The following fixes were incorporated in TN230P006:

Add display information values for Gelding and Shorty midplane types to the "show enclosures" CLI command.
Add improvements to the Customization Tool Kit.

The following fixes were incorporated in TN230P005:

Improve no-mirror write performance while preserving NVCE data.
Improve drive element SES status on drive removal.
Generate an event when a drive drops out of a vdisk.
Use the on-die CPU temperature sensor to control fan speed.
Synchronize AutoFlush, enable PRM backup, and ensure that the SCAPs and CF are fully functional to improve performance and reliability.
A SATA drive is still displayed in RAIDar after it is removed.
With certain chassis, vdisks QTOF, CRIT, FTDN and OFFL and disks are no longer displayed after a power cycle.
Prevent a system crash on RAID-6 partial stripe reads with two failed drives or errors on two drives.
Mappings are removed by reset snapshot.
A vdisk is in a quarantined state even though drives are available in rescan.
Client hangs when QTOF Vdisk returns a check condition.
Correct an eventlog event so the PSU side is displayed correctly.
Prevent an SES PHY enable event for a drive from resetting the EC.
Setting expander-phy to enable or disable returns a success message but does not change PHY settings for enclosure or drives on the partner controller.
Generate an event when a drive drops out of a vdisk to prevent a vdisk from going critical.
Use the on-die CPU temperature sensor to control fan speed after a CPU Overtemp warning.
Data corruption can occur after a power cycle when volumes are operating in no-mirror mode.

The following fixes were incorporated in TN230P002:

Fix erroneous sense data reporting for >2TB drives.

The following fixes were incorporated in TN230R029:

Fix for fsw-destages that get read from RAID errors causing controller asserts or hangs.
Skip the URE drive and total I/O count while reconstructing data from remaining drives to fix an unrecoverable error during a partial stripe read.
Allow more DMAs to be sent between the two controllers for forwarded I/O.
When in the no-mirror mode do not turn off the broadcast bus.

..Important firmware notes

If you intend to use Windows Dynamic Disk (software RAID) on top of your hardware RAID there are some cautions to be considered. For more information, see the section "Real World: Dynamic versus Basic Disks" in the topic at http://technet.microsoft.com/en-us/library/dd163558.aspx.
Failover and failback times are affected by the number of system volumes; the more volumes there are on the system, the more time is required for failover and failback to complete.
When changing a replication set (for example, adding or removing a replication volume, or deleting the replication set), do so from the source system; when aborting, suspending or resuming a replication, do so from the destination system.
When changing the external-view volume of a replication set, do so from the destination system first, then perform the change on the source system.

━━━━━━━━

> **Requirements**:
1. Answer these questions using the firmware release notes:
(a) Which firmware version included the fix for erroneous sense data reporting on drives larger than 2TB?
(b) Which sensor is used to control fan speed?
(c) From which system should a replication be suspended or resumed?
2. Translate this sentence from the firmware release notes into Spanish: "Failover and failback times are affected by the number of system volumes; the more volumes there are on the system, the more time is required for failover and failback to complete."
3. Carry on with the firmware release notes from their last line.

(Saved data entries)
━━━━━━━━

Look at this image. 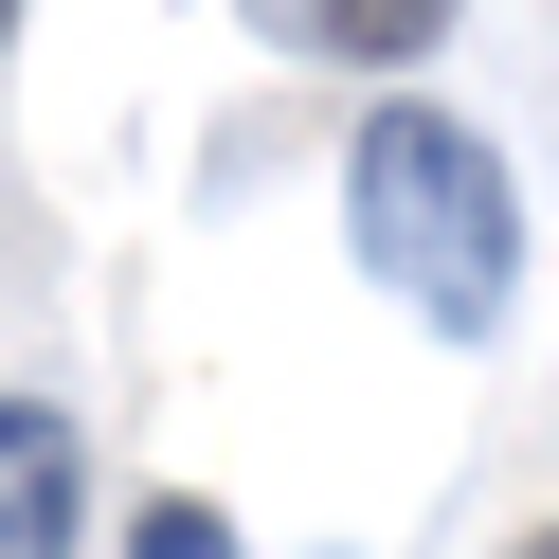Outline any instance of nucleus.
<instances>
[{
	"label": "nucleus",
	"instance_id": "3",
	"mask_svg": "<svg viewBox=\"0 0 559 559\" xmlns=\"http://www.w3.org/2000/svg\"><path fill=\"white\" fill-rule=\"evenodd\" d=\"M469 0H307V55H361V73H415Z\"/></svg>",
	"mask_w": 559,
	"mask_h": 559
},
{
	"label": "nucleus",
	"instance_id": "2",
	"mask_svg": "<svg viewBox=\"0 0 559 559\" xmlns=\"http://www.w3.org/2000/svg\"><path fill=\"white\" fill-rule=\"evenodd\" d=\"M73 523H91L73 415H55V397H0V559H73Z\"/></svg>",
	"mask_w": 559,
	"mask_h": 559
},
{
	"label": "nucleus",
	"instance_id": "1",
	"mask_svg": "<svg viewBox=\"0 0 559 559\" xmlns=\"http://www.w3.org/2000/svg\"><path fill=\"white\" fill-rule=\"evenodd\" d=\"M343 235H361V271L433 343H487L523 307V181L487 163V127H451V109H379L361 145H343Z\"/></svg>",
	"mask_w": 559,
	"mask_h": 559
},
{
	"label": "nucleus",
	"instance_id": "5",
	"mask_svg": "<svg viewBox=\"0 0 559 559\" xmlns=\"http://www.w3.org/2000/svg\"><path fill=\"white\" fill-rule=\"evenodd\" d=\"M506 559H559V523H542V542H506Z\"/></svg>",
	"mask_w": 559,
	"mask_h": 559
},
{
	"label": "nucleus",
	"instance_id": "6",
	"mask_svg": "<svg viewBox=\"0 0 559 559\" xmlns=\"http://www.w3.org/2000/svg\"><path fill=\"white\" fill-rule=\"evenodd\" d=\"M0 37H19V0H0Z\"/></svg>",
	"mask_w": 559,
	"mask_h": 559
},
{
	"label": "nucleus",
	"instance_id": "4",
	"mask_svg": "<svg viewBox=\"0 0 559 559\" xmlns=\"http://www.w3.org/2000/svg\"><path fill=\"white\" fill-rule=\"evenodd\" d=\"M127 559H235V523H217V506H145V523H127Z\"/></svg>",
	"mask_w": 559,
	"mask_h": 559
}]
</instances>
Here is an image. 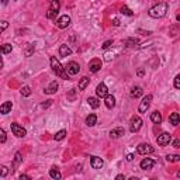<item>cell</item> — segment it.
I'll use <instances>...</instances> for the list:
<instances>
[{
	"label": "cell",
	"instance_id": "obj_34",
	"mask_svg": "<svg viewBox=\"0 0 180 180\" xmlns=\"http://www.w3.org/2000/svg\"><path fill=\"white\" fill-rule=\"evenodd\" d=\"M75 98H76V89H70L69 93H68V100L75 101Z\"/></svg>",
	"mask_w": 180,
	"mask_h": 180
},
{
	"label": "cell",
	"instance_id": "obj_14",
	"mask_svg": "<svg viewBox=\"0 0 180 180\" xmlns=\"http://www.w3.org/2000/svg\"><path fill=\"white\" fill-rule=\"evenodd\" d=\"M96 94H97V97H106L107 94H108V89H107V86L104 83H98L97 87H96Z\"/></svg>",
	"mask_w": 180,
	"mask_h": 180
},
{
	"label": "cell",
	"instance_id": "obj_17",
	"mask_svg": "<svg viewBox=\"0 0 180 180\" xmlns=\"http://www.w3.org/2000/svg\"><path fill=\"white\" fill-rule=\"evenodd\" d=\"M11 108H13V103L11 101H4L3 104H0V114L3 115L8 114L11 111Z\"/></svg>",
	"mask_w": 180,
	"mask_h": 180
},
{
	"label": "cell",
	"instance_id": "obj_43",
	"mask_svg": "<svg viewBox=\"0 0 180 180\" xmlns=\"http://www.w3.org/2000/svg\"><path fill=\"white\" fill-rule=\"evenodd\" d=\"M104 56H106V58H104V59H106V61H111V59L114 58V55H112V53H110V52H107Z\"/></svg>",
	"mask_w": 180,
	"mask_h": 180
},
{
	"label": "cell",
	"instance_id": "obj_50",
	"mask_svg": "<svg viewBox=\"0 0 180 180\" xmlns=\"http://www.w3.org/2000/svg\"><path fill=\"white\" fill-rule=\"evenodd\" d=\"M114 25H120V20L118 18H114V22H112Z\"/></svg>",
	"mask_w": 180,
	"mask_h": 180
},
{
	"label": "cell",
	"instance_id": "obj_15",
	"mask_svg": "<svg viewBox=\"0 0 180 180\" xmlns=\"http://www.w3.org/2000/svg\"><path fill=\"white\" fill-rule=\"evenodd\" d=\"M124 134H125V131H124L122 127H117V128H114V129H111V131H110V138H112V139H117V138L122 137Z\"/></svg>",
	"mask_w": 180,
	"mask_h": 180
},
{
	"label": "cell",
	"instance_id": "obj_12",
	"mask_svg": "<svg viewBox=\"0 0 180 180\" xmlns=\"http://www.w3.org/2000/svg\"><path fill=\"white\" fill-rule=\"evenodd\" d=\"M153 165H155L153 159H151V158H143L139 163V168L142 169V170H149V169L153 168Z\"/></svg>",
	"mask_w": 180,
	"mask_h": 180
},
{
	"label": "cell",
	"instance_id": "obj_23",
	"mask_svg": "<svg viewBox=\"0 0 180 180\" xmlns=\"http://www.w3.org/2000/svg\"><path fill=\"white\" fill-rule=\"evenodd\" d=\"M59 55L61 56H69V55H72V49H70L68 45H61L59 47Z\"/></svg>",
	"mask_w": 180,
	"mask_h": 180
},
{
	"label": "cell",
	"instance_id": "obj_10",
	"mask_svg": "<svg viewBox=\"0 0 180 180\" xmlns=\"http://www.w3.org/2000/svg\"><path fill=\"white\" fill-rule=\"evenodd\" d=\"M101 59H98V58H94V59H92V61L89 62V70H90V73H97L98 70L101 69Z\"/></svg>",
	"mask_w": 180,
	"mask_h": 180
},
{
	"label": "cell",
	"instance_id": "obj_42",
	"mask_svg": "<svg viewBox=\"0 0 180 180\" xmlns=\"http://www.w3.org/2000/svg\"><path fill=\"white\" fill-rule=\"evenodd\" d=\"M173 148H176V149L180 148V139H174L173 141Z\"/></svg>",
	"mask_w": 180,
	"mask_h": 180
},
{
	"label": "cell",
	"instance_id": "obj_32",
	"mask_svg": "<svg viewBox=\"0 0 180 180\" xmlns=\"http://www.w3.org/2000/svg\"><path fill=\"white\" fill-rule=\"evenodd\" d=\"M11 51H13V45H11V44L2 45V53H10Z\"/></svg>",
	"mask_w": 180,
	"mask_h": 180
},
{
	"label": "cell",
	"instance_id": "obj_6",
	"mask_svg": "<svg viewBox=\"0 0 180 180\" xmlns=\"http://www.w3.org/2000/svg\"><path fill=\"white\" fill-rule=\"evenodd\" d=\"M10 128H11V132H13L14 135H16L17 138H24L25 135H27V131H25V128H22L20 124H17V122H13L10 125Z\"/></svg>",
	"mask_w": 180,
	"mask_h": 180
},
{
	"label": "cell",
	"instance_id": "obj_16",
	"mask_svg": "<svg viewBox=\"0 0 180 180\" xmlns=\"http://www.w3.org/2000/svg\"><path fill=\"white\" fill-rule=\"evenodd\" d=\"M58 89H59V84L56 83V80H53V82H51L49 86L44 90V93L45 94H55V93L58 92Z\"/></svg>",
	"mask_w": 180,
	"mask_h": 180
},
{
	"label": "cell",
	"instance_id": "obj_37",
	"mask_svg": "<svg viewBox=\"0 0 180 180\" xmlns=\"http://www.w3.org/2000/svg\"><path fill=\"white\" fill-rule=\"evenodd\" d=\"M125 44L128 45V47H135V45L138 44V39H135V38H129V39H127V41H125Z\"/></svg>",
	"mask_w": 180,
	"mask_h": 180
},
{
	"label": "cell",
	"instance_id": "obj_19",
	"mask_svg": "<svg viewBox=\"0 0 180 180\" xmlns=\"http://www.w3.org/2000/svg\"><path fill=\"white\" fill-rule=\"evenodd\" d=\"M169 122H170L173 127L179 125V124H180V115H179V112H172V114L169 115Z\"/></svg>",
	"mask_w": 180,
	"mask_h": 180
},
{
	"label": "cell",
	"instance_id": "obj_47",
	"mask_svg": "<svg viewBox=\"0 0 180 180\" xmlns=\"http://www.w3.org/2000/svg\"><path fill=\"white\" fill-rule=\"evenodd\" d=\"M176 31H177V28H176V27H173V28L170 30V35H172V37L176 35Z\"/></svg>",
	"mask_w": 180,
	"mask_h": 180
},
{
	"label": "cell",
	"instance_id": "obj_2",
	"mask_svg": "<svg viewBox=\"0 0 180 180\" xmlns=\"http://www.w3.org/2000/svg\"><path fill=\"white\" fill-rule=\"evenodd\" d=\"M49 62H51V68H52V70L56 73V76H58V78L63 79V80H68V79H69V75L66 73L65 68L61 65V62L56 59V56H51Z\"/></svg>",
	"mask_w": 180,
	"mask_h": 180
},
{
	"label": "cell",
	"instance_id": "obj_13",
	"mask_svg": "<svg viewBox=\"0 0 180 180\" xmlns=\"http://www.w3.org/2000/svg\"><path fill=\"white\" fill-rule=\"evenodd\" d=\"M90 166H92L93 169H96V170H98V169H101L104 166V162H103L101 158L92 156V158H90Z\"/></svg>",
	"mask_w": 180,
	"mask_h": 180
},
{
	"label": "cell",
	"instance_id": "obj_18",
	"mask_svg": "<svg viewBox=\"0 0 180 180\" xmlns=\"http://www.w3.org/2000/svg\"><path fill=\"white\" fill-rule=\"evenodd\" d=\"M104 104H106L107 108H114L115 106V97L112 94H107L104 97Z\"/></svg>",
	"mask_w": 180,
	"mask_h": 180
},
{
	"label": "cell",
	"instance_id": "obj_9",
	"mask_svg": "<svg viewBox=\"0 0 180 180\" xmlns=\"http://www.w3.org/2000/svg\"><path fill=\"white\" fill-rule=\"evenodd\" d=\"M172 141V135L169 132H162V134L158 135L156 138V142L159 146H165V145H169V142Z\"/></svg>",
	"mask_w": 180,
	"mask_h": 180
},
{
	"label": "cell",
	"instance_id": "obj_8",
	"mask_svg": "<svg viewBox=\"0 0 180 180\" xmlns=\"http://www.w3.org/2000/svg\"><path fill=\"white\" fill-rule=\"evenodd\" d=\"M137 152L139 155H149V153H153L155 152V148L152 145H149V143H139V145L137 146Z\"/></svg>",
	"mask_w": 180,
	"mask_h": 180
},
{
	"label": "cell",
	"instance_id": "obj_20",
	"mask_svg": "<svg viewBox=\"0 0 180 180\" xmlns=\"http://www.w3.org/2000/svg\"><path fill=\"white\" fill-rule=\"evenodd\" d=\"M142 94H143V90H142V87H141V86H135V87H132V89H131V97L132 98H138V97H141Z\"/></svg>",
	"mask_w": 180,
	"mask_h": 180
},
{
	"label": "cell",
	"instance_id": "obj_38",
	"mask_svg": "<svg viewBox=\"0 0 180 180\" xmlns=\"http://www.w3.org/2000/svg\"><path fill=\"white\" fill-rule=\"evenodd\" d=\"M7 28H8V22L7 21H0V34H2L4 30H7Z\"/></svg>",
	"mask_w": 180,
	"mask_h": 180
},
{
	"label": "cell",
	"instance_id": "obj_1",
	"mask_svg": "<svg viewBox=\"0 0 180 180\" xmlns=\"http://www.w3.org/2000/svg\"><path fill=\"white\" fill-rule=\"evenodd\" d=\"M168 10H169V4L166 2H162V3H158L156 6H153V7L148 11V14L152 18H162V17L166 16Z\"/></svg>",
	"mask_w": 180,
	"mask_h": 180
},
{
	"label": "cell",
	"instance_id": "obj_29",
	"mask_svg": "<svg viewBox=\"0 0 180 180\" xmlns=\"http://www.w3.org/2000/svg\"><path fill=\"white\" fill-rule=\"evenodd\" d=\"M65 137H66V131H65V129H61V131H58L55 135H53V139H55V141H62Z\"/></svg>",
	"mask_w": 180,
	"mask_h": 180
},
{
	"label": "cell",
	"instance_id": "obj_11",
	"mask_svg": "<svg viewBox=\"0 0 180 180\" xmlns=\"http://www.w3.org/2000/svg\"><path fill=\"white\" fill-rule=\"evenodd\" d=\"M70 24V17L68 16V14H65V16H61L58 20H56V25H58L61 30H63V28L69 27Z\"/></svg>",
	"mask_w": 180,
	"mask_h": 180
},
{
	"label": "cell",
	"instance_id": "obj_30",
	"mask_svg": "<svg viewBox=\"0 0 180 180\" xmlns=\"http://www.w3.org/2000/svg\"><path fill=\"white\" fill-rule=\"evenodd\" d=\"M166 160L168 162H180V155H166Z\"/></svg>",
	"mask_w": 180,
	"mask_h": 180
},
{
	"label": "cell",
	"instance_id": "obj_22",
	"mask_svg": "<svg viewBox=\"0 0 180 180\" xmlns=\"http://www.w3.org/2000/svg\"><path fill=\"white\" fill-rule=\"evenodd\" d=\"M151 121L153 124H156V125H158V124H160V122H162V114H160L158 110H156V111H153L151 114Z\"/></svg>",
	"mask_w": 180,
	"mask_h": 180
},
{
	"label": "cell",
	"instance_id": "obj_5",
	"mask_svg": "<svg viewBox=\"0 0 180 180\" xmlns=\"http://www.w3.org/2000/svg\"><path fill=\"white\" fill-rule=\"evenodd\" d=\"M152 98H153V96L152 94H146L145 97L142 98V101L139 103V107H138V111L142 114V112H146V110L149 108V106H151L152 103Z\"/></svg>",
	"mask_w": 180,
	"mask_h": 180
},
{
	"label": "cell",
	"instance_id": "obj_3",
	"mask_svg": "<svg viewBox=\"0 0 180 180\" xmlns=\"http://www.w3.org/2000/svg\"><path fill=\"white\" fill-rule=\"evenodd\" d=\"M59 8H61V2H59V0H52L49 4V8H48V11H47V18H49V20L56 18V16H58V13H59Z\"/></svg>",
	"mask_w": 180,
	"mask_h": 180
},
{
	"label": "cell",
	"instance_id": "obj_48",
	"mask_svg": "<svg viewBox=\"0 0 180 180\" xmlns=\"http://www.w3.org/2000/svg\"><path fill=\"white\" fill-rule=\"evenodd\" d=\"M115 179H117V180H122V179H125V176H124V174H117V176H115Z\"/></svg>",
	"mask_w": 180,
	"mask_h": 180
},
{
	"label": "cell",
	"instance_id": "obj_26",
	"mask_svg": "<svg viewBox=\"0 0 180 180\" xmlns=\"http://www.w3.org/2000/svg\"><path fill=\"white\" fill-rule=\"evenodd\" d=\"M87 103H89V106L92 108H98L100 107V100L97 97H89L87 98Z\"/></svg>",
	"mask_w": 180,
	"mask_h": 180
},
{
	"label": "cell",
	"instance_id": "obj_33",
	"mask_svg": "<svg viewBox=\"0 0 180 180\" xmlns=\"http://www.w3.org/2000/svg\"><path fill=\"white\" fill-rule=\"evenodd\" d=\"M21 94L24 96V97H28V96L31 94V87L27 86V84H25V86H22L21 87Z\"/></svg>",
	"mask_w": 180,
	"mask_h": 180
},
{
	"label": "cell",
	"instance_id": "obj_35",
	"mask_svg": "<svg viewBox=\"0 0 180 180\" xmlns=\"http://www.w3.org/2000/svg\"><path fill=\"white\" fill-rule=\"evenodd\" d=\"M8 174V169L4 165H0V177H6Z\"/></svg>",
	"mask_w": 180,
	"mask_h": 180
},
{
	"label": "cell",
	"instance_id": "obj_4",
	"mask_svg": "<svg viewBox=\"0 0 180 180\" xmlns=\"http://www.w3.org/2000/svg\"><path fill=\"white\" fill-rule=\"evenodd\" d=\"M142 124H143L142 118H141L139 115H134V117L131 118V121H129V131L138 132L141 129V127H142Z\"/></svg>",
	"mask_w": 180,
	"mask_h": 180
},
{
	"label": "cell",
	"instance_id": "obj_41",
	"mask_svg": "<svg viewBox=\"0 0 180 180\" xmlns=\"http://www.w3.org/2000/svg\"><path fill=\"white\" fill-rule=\"evenodd\" d=\"M51 104H52V100H47L45 103H42V104H41V107H42V108H48V107H49Z\"/></svg>",
	"mask_w": 180,
	"mask_h": 180
},
{
	"label": "cell",
	"instance_id": "obj_44",
	"mask_svg": "<svg viewBox=\"0 0 180 180\" xmlns=\"http://www.w3.org/2000/svg\"><path fill=\"white\" fill-rule=\"evenodd\" d=\"M137 75H138V76H141V78H142V76L145 75V70H143V68H139V69H138Z\"/></svg>",
	"mask_w": 180,
	"mask_h": 180
},
{
	"label": "cell",
	"instance_id": "obj_49",
	"mask_svg": "<svg viewBox=\"0 0 180 180\" xmlns=\"http://www.w3.org/2000/svg\"><path fill=\"white\" fill-rule=\"evenodd\" d=\"M3 68V58H2V51H0V69Z\"/></svg>",
	"mask_w": 180,
	"mask_h": 180
},
{
	"label": "cell",
	"instance_id": "obj_36",
	"mask_svg": "<svg viewBox=\"0 0 180 180\" xmlns=\"http://www.w3.org/2000/svg\"><path fill=\"white\" fill-rule=\"evenodd\" d=\"M7 141V135H6V131L3 128H0V143H4Z\"/></svg>",
	"mask_w": 180,
	"mask_h": 180
},
{
	"label": "cell",
	"instance_id": "obj_21",
	"mask_svg": "<svg viewBox=\"0 0 180 180\" xmlns=\"http://www.w3.org/2000/svg\"><path fill=\"white\" fill-rule=\"evenodd\" d=\"M49 176L52 177V179H55V180H59L62 177V174H61V172H59V169L56 168V166H52V168L49 169Z\"/></svg>",
	"mask_w": 180,
	"mask_h": 180
},
{
	"label": "cell",
	"instance_id": "obj_27",
	"mask_svg": "<svg viewBox=\"0 0 180 180\" xmlns=\"http://www.w3.org/2000/svg\"><path fill=\"white\" fill-rule=\"evenodd\" d=\"M21 160H22V155H21V152H16V155H14V165H13V169H11V172H14V169L17 168V166L21 163Z\"/></svg>",
	"mask_w": 180,
	"mask_h": 180
},
{
	"label": "cell",
	"instance_id": "obj_39",
	"mask_svg": "<svg viewBox=\"0 0 180 180\" xmlns=\"http://www.w3.org/2000/svg\"><path fill=\"white\" fill-rule=\"evenodd\" d=\"M174 89H180V75H176L174 78Z\"/></svg>",
	"mask_w": 180,
	"mask_h": 180
},
{
	"label": "cell",
	"instance_id": "obj_51",
	"mask_svg": "<svg viewBox=\"0 0 180 180\" xmlns=\"http://www.w3.org/2000/svg\"><path fill=\"white\" fill-rule=\"evenodd\" d=\"M2 3L6 6V4H7V3H8V0H2Z\"/></svg>",
	"mask_w": 180,
	"mask_h": 180
},
{
	"label": "cell",
	"instance_id": "obj_46",
	"mask_svg": "<svg viewBox=\"0 0 180 180\" xmlns=\"http://www.w3.org/2000/svg\"><path fill=\"white\" fill-rule=\"evenodd\" d=\"M20 179H21V180H30L31 177L27 176V174H21V176H20Z\"/></svg>",
	"mask_w": 180,
	"mask_h": 180
},
{
	"label": "cell",
	"instance_id": "obj_52",
	"mask_svg": "<svg viewBox=\"0 0 180 180\" xmlns=\"http://www.w3.org/2000/svg\"><path fill=\"white\" fill-rule=\"evenodd\" d=\"M0 51H2V47H0Z\"/></svg>",
	"mask_w": 180,
	"mask_h": 180
},
{
	"label": "cell",
	"instance_id": "obj_25",
	"mask_svg": "<svg viewBox=\"0 0 180 180\" xmlns=\"http://www.w3.org/2000/svg\"><path fill=\"white\" fill-rule=\"evenodd\" d=\"M89 83H90V79L87 78V76H83V78L79 80V86H78L79 90H84L87 86H89Z\"/></svg>",
	"mask_w": 180,
	"mask_h": 180
},
{
	"label": "cell",
	"instance_id": "obj_45",
	"mask_svg": "<svg viewBox=\"0 0 180 180\" xmlns=\"http://www.w3.org/2000/svg\"><path fill=\"white\" fill-rule=\"evenodd\" d=\"M127 160H128V162L134 160V155H132V153H128V155H127Z\"/></svg>",
	"mask_w": 180,
	"mask_h": 180
},
{
	"label": "cell",
	"instance_id": "obj_28",
	"mask_svg": "<svg viewBox=\"0 0 180 180\" xmlns=\"http://www.w3.org/2000/svg\"><path fill=\"white\" fill-rule=\"evenodd\" d=\"M34 51H35V45H34V44H28V45H27V48L24 49V56L30 58V56L34 53Z\"/></svg>",
	"mask_w": 180,
	"mask_h": 180
},
{
	"label": "cell",
	"instance_id": "obj_31",
	"mask_svg": "<svg viewBox=\"0 0 180 180\" xmlns=\"http://www.w3.org/2000/svg\"><path fill=\"white\" fill-rule=\"evenodd\" d=\"M120 11H121V14H124V16H129V17H132V16H134V13H132V10H131V8H128V7H127V6H122Z\"/></svg>",
	"mask_w": 180,
	"mask_h": 180
},
{
	"label": "cell",
	"instance_id": "obj_40",
	"mask_svg": "<svg viewBox=\"0 0 180 180\" xmlns=\"http://www.w3.org/2000/svg\"><path fill=\"white\" fill-rule=\"evenodd\" d=\"M111 45H112V39H108V41H106L103 45H101V48H103V49H107V48H110Z\"/></svg>",
	"mask_w": 180,
	"mask_h": 180
},
{
	"label": "cell",
	"instance_id": "obj_7",
	"mask_svg": "<svg viewBox=\"0 0 180 180\" xmlns=\"http://www.w3.org/2000/svg\"><path fill=\"white\" fill-rule=\"evenodd\" d=\"M65 70H66V73L69 76H75L80 72V65H79L78 62H69V63L65 66Z\"/></svg>",
	"mask_w": 180,
	"mask_h": 180
},
{
	"label": "cell",
	"instance_id": "obj_24",
	"mask_svg": "<svg viewBox=\"0 0 180 180\" xmlns=\"http://www.w3.org/2000/svg\"><path fill=\"white\" fill-rule=\"evenodd\" d=\"M96 122H97V115L96 114H89L86 117V125H89V127H93V125H96Z\"/></svg>",
	"mask_w": 180,
	"mask_h": 180
}]
</instances>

━━━━━━━━

> **Task-by-task answers**:
1.
(a) TN230P002
(b) The on-die CPU temperature sensor
(c) The destination system

2. Los tiempos de conmutación por error y de recuperación se ven afectados por el número de volúmenes del sistema; cuantos más volúmenes haya en el sistema, más tiempo se requiere para que se completen la conmutación por error y la recuperación.

3.
..Installation instructions

The following sections discuss installing the firmware:

Installation notes and best practices
Installation troubleshooting
Installation instructions using FTP

Installation notes and best practices



	WARNING! Do not cycle power or restart devices during a firmware update. If the update is interrupted or there is a power failure, the module could become inoperative. If this occurs, contact technical support. The module may need to be returned to the factory for reprogramming.



	CAUTION: Before upgrading firmware, ensure that the system is stable and is not being reconfigured or changed in any way. If changes are in progress, monitor them and wait until they are completed before proceeding with the upgrade.



	NOTE: To install this firmware, you must download the firmware package from the Dot Hill Customer Resource Center and save the file to your local filesystem. Ensure that FTP and telnet are enabled.

As with any firmware upgrade, it is a recommended best practice to ensure that you have a full backup prior to the upgrade.
When planning for a firmware upgrade, schedule an appropriate time to perform an online upgrade.
- For single domain systems, I/O must be halted.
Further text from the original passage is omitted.